Environmental Defense Fund (EDF), New York, NY and Washington, DC
National Commission on Energy Policy (NCEP)/Bipartisan Policy Council, Washington, DC
AFL-CIO Working for America Institute (WAI), Washington, DC
High Road Strategies, jointly with the Millennium Institute, has produced two new studies on the economic impacts of H.R. 2454, the American Clean Energy and Security Act of 2009 (ACES) on energy-intensive trade-exposed industries (EITE). H.R. 2454 was sponsored by U.S. Representatives Henry Waxman (D-CA) and Edward Markey (D-MA), and passed by the U.S. House of Representatives on June 26, 2009. The studies, examined the impacts of ACES on selected EITE manufacturing industries at the 5 to 6-digit NAICS levels—iron and steel and ferroalloy products, primary aluminum and secondary smelting of aluminum, paper and paperboard mills, alkalies and chlorine, and petrochemicals. This work updates the earlier study by the HRS-MI team that constructed and employed the Integrated Industry-Climate Change Model (II-CPM) to analyze the impacts of the Lieberman-Warner Climate Security Act of 2007 (S. 2191) on these same industries (see Climate Policy and Energy-Intensive Manufacturing: Impacts and Optionsproject).
The first study evaluated (i) the potential impacts of greenhouse gas emissions (GHG) allowance costs that the industries would incur under the core provisions of the ACES legislation, and (ii) the effectiveness of the output-based allowance rebate measure in ACES to mitigate these impacts. The II-CPM models employed in the earlier study were modified to directly calculate both the allowance costs that might be incurred by each industry, and the offsetting allowance rebates that they would receive. A report
summarizing the results of this work was released by the Environmental Defense Fund, which funded this part of the project, in February 2010.
Climate Change and Energy-Intensive Manufacturing:
The Competitiveness Impacts of the American Clean Energy and Security Act of 200
Full report (pdf)
In the second study, the HRS-MI team built on this work, modeling alternative policy scenarios identified in a Department of Energy’s Energy Information Administration’s evaluation of H.R. 2454. These were based on different assumptions regarding alternative electricity generation costs and the availability of international offsets, as specified in the bill. It also evaluated various options, based on the border adjustment mechanism (International Reserve Allowance Program) stipulated in the legislation.

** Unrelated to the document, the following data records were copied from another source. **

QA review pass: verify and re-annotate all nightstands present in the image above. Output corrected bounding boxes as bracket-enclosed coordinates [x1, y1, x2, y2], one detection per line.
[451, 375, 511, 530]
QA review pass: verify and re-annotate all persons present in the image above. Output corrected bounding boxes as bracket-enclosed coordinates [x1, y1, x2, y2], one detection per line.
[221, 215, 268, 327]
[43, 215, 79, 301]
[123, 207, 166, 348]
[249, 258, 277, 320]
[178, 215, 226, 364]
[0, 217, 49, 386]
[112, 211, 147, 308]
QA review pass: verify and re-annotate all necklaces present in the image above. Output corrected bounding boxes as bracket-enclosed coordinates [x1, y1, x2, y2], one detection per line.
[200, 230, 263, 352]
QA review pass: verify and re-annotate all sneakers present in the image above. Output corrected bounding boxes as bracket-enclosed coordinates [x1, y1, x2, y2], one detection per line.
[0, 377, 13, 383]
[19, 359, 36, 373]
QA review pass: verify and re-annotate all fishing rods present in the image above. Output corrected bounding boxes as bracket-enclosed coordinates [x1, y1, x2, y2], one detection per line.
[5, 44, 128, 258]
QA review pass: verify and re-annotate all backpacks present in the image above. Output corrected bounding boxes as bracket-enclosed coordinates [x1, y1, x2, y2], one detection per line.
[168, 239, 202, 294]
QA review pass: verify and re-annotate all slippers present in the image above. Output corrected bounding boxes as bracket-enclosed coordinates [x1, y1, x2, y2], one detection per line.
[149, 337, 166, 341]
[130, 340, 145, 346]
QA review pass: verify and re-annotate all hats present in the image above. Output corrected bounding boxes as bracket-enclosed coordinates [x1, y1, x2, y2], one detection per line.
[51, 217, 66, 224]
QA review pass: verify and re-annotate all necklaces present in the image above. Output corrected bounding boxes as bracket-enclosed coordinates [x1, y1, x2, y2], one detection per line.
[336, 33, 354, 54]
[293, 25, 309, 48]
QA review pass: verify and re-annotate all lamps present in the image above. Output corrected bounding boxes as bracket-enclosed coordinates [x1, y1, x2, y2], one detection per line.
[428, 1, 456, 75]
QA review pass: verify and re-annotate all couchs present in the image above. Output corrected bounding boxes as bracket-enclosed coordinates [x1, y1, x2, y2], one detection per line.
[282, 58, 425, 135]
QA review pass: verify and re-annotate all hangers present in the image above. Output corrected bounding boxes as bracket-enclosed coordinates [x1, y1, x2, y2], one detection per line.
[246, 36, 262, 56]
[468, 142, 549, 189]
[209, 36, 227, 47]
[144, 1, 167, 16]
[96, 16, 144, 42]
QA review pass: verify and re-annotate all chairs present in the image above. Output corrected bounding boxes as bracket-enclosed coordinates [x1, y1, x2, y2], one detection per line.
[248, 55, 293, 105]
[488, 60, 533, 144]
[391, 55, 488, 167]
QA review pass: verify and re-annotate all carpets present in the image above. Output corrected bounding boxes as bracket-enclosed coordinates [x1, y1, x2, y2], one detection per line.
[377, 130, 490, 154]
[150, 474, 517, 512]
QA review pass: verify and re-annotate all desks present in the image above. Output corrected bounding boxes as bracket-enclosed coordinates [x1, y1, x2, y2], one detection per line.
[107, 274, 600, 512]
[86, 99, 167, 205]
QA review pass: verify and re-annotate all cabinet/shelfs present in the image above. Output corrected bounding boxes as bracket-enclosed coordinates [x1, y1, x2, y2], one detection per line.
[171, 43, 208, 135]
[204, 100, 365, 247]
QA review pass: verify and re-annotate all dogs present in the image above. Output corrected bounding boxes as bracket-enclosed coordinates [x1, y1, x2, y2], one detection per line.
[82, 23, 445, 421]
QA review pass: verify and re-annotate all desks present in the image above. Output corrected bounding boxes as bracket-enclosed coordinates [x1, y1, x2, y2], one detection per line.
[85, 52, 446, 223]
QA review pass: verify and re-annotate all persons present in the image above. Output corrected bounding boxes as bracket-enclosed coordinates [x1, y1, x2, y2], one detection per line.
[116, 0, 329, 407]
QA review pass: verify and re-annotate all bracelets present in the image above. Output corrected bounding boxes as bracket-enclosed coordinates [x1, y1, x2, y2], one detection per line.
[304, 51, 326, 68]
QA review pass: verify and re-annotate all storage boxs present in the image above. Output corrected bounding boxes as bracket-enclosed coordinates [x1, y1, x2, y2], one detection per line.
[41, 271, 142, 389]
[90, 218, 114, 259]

The border adjustment mechanism would require that foreign producers from countries with no comparable climate mitigation policies be subject to tariffs reflecting the GHG emissions-intensity of their U.S. imported goods.
A report summarizing the findings of the second study was released in September 2010.
Climate Change and Energy-Intensive Manufacturing: Alternative Policies and Effectiveness of Cost Mitigation Provisions in the American Clean Energy and Security Act of 2009
Full Report (pdf)
The study confirmed that regardless of the policy case or industrial sector, output-based rebates would effectively mitigate the costs of carbon-pricing for EITE industries through 2020-2022. But as the rebates start phasing out after 2020, if non-carbon electric power alternatives (nuclear power, carbon capture and storage, biomass) are much more expensive, or if international offsets were not readily available—which may be more realistic assumptions than those in the base case policy scenario—the economic impacts on EITE industries would be greater, especially after 2025. That is, the predicted economic impacts in the base policy case analyses could underestimate the impacts that EITE industries would experience if the ACES were actually enacted.
The study’s findings, however, were mixed concerning the effectiveness of the border adjustment (BA) measure in reducing cost impacts after 2020, largely because of uncertainties about how the measure would be designed and applied. Because countries that have complied with carbon reduction agreements account for the overwhelming largest share of U.S. imports, the BA measure would not be especially effective in offsetting the rising allowance costs of U.S. EITE manufacturers after the rebates start to fade.
After its release, EDF met with several Senate offices to share the first report. High Road Strategies also has given presentations to a wide range of groups, reporting on the results of the both new reports as well as the earlier NCEP-sponsored study. This includes presentations at an international climate policy and trade conference in New Delhi, India and the Federal Economic Development Forum of the International Economic Development Council, in Washington, DC, and to economists and policy experts at the Department of Commerce’s Office of Competition and Economic Analysis, the U.S. Environmental Protection Agency, and the World Resources Institute, among others.